While our world professes and wants to confess an orientation to the other, its behavior proves otherwise. We still can’t seem to get this right, as simple as it seems to be. Loving your neighbor as yourself is a false claim when poverty still exists, when people still go hungry, when shelter/safety is only known temporarily, when discrimination remains.

And loving your neighbor as yourself is a blatant untruth when the church continues to exclude, to rationalize selected and chosen participation, or to insist that Jesus and God didn’t really mean what they said. That neighbor refers only to those we deem worthy of God’s love. That neighbor means only those we have ascertained as acceptable. That neighbor represents a selected few who have manifested beliefs and lifestyles that match ideal Christian behavior.

This past week I was in Maine with pastors of the New Hampshire Conference of the United Church of Christ thinking together about the question, “why preach?” These opportunities are essential, even life-giving times for me, a teacher of preachers and one who offers preaching advice when not preaching regularly or called to a congregation. I hear the daily challenges of parish life. I hear the challenges of serving with others who want the church to serve them. I hear the challenges of preaching in moments when a congregation seems to have lost the centrality of “love your neighbor as yourself” and when the pastor has become the least loved of the neighbors.
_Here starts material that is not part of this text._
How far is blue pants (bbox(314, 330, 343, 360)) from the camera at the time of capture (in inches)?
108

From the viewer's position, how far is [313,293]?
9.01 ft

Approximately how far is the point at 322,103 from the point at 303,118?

Having been a parish pastor, I know these things, but they are all too easily forgotten once you find yourself surrounded by academia, the demands of theological education, and the pressing issues of seminary survival.

So, this week, I was struck by this very challenge as a preacher — to love those whom you serve as yourself. And how very hard that can be sometimes, let alone loving others outside of your flock as well. That’s a lot of love, and often we don’t have enough to go around. Not to mention how difficult it is to love ourselves. That presents its own massive challenges and is worthy of a column, or two or three, all on its own.

Loving your neighbor is a saintly activity. The choice to love the neighbor does indeed set us apart from those who know only what it means to love their own selves and stop there. Others will know what sainthood looks like, not because we are better or holier than thou, but because we have been called to see outside of ourselves for the sake of seeing the world as God does.

In part, that is exactly the surprise of this scribe’s response to Jesus in the reading from Mark. We expect him to be self-righteous, self-centered. Yet, he demonstrates the capacity to choose for himself, to choose God’s way instead of the way of the establishment, the hierarchy, the status quo.

Poet Mary Oliver says this about “love your neighbor as yourself”: “Christianity is profoundly counterintuitive — ‘Love thy neighbor as thyself’ — which I think properly understood means your neighbor is as worthy of love as you are, not that you’re actually going to be capable of this sort of superhuman feat. But you’re supposed to run against the grain. It’s supposed to be difficult. It’s supposed to be a challenge.”

That is, in part, our problem. The glamorization of a commandment that should be exceedingly difficult. The declaration of a truth of the Christian life that is a rather feigned claim when we obey it only half-heartedly. The confidence in our ability to live this mark of faith when, if we are honest, we are consistently less than successful.

This commandment rings all too true for those of us called to love for a living. That’s a lot of loving and sometimes that love is very hard to come by. Whether it’s a council meeting that challenges your leadership, an email that questions your decisions, or an encounter that calls you out for not living up to pastoral expectations, loving your neighbor takes on a whole different meaning in parish ministry.

It’s funny, perhaps even ironic. This time around, we wish we could be more like the Jewish official. We rarely want to be that character when it comes to reading the Gospels. But this passage from Mark, this Sunday, whether you celebrate All Saints or not, invites us to get outside of ourselves so as to sense what it feels like, what it means, actually to love the neighbor.

I am thankful for this moment in Mark’s Gospel. While still dim, I am able to see some of what saintly activity looks like. I know I am not capable of this “superhuman feat.” But, at least I can try.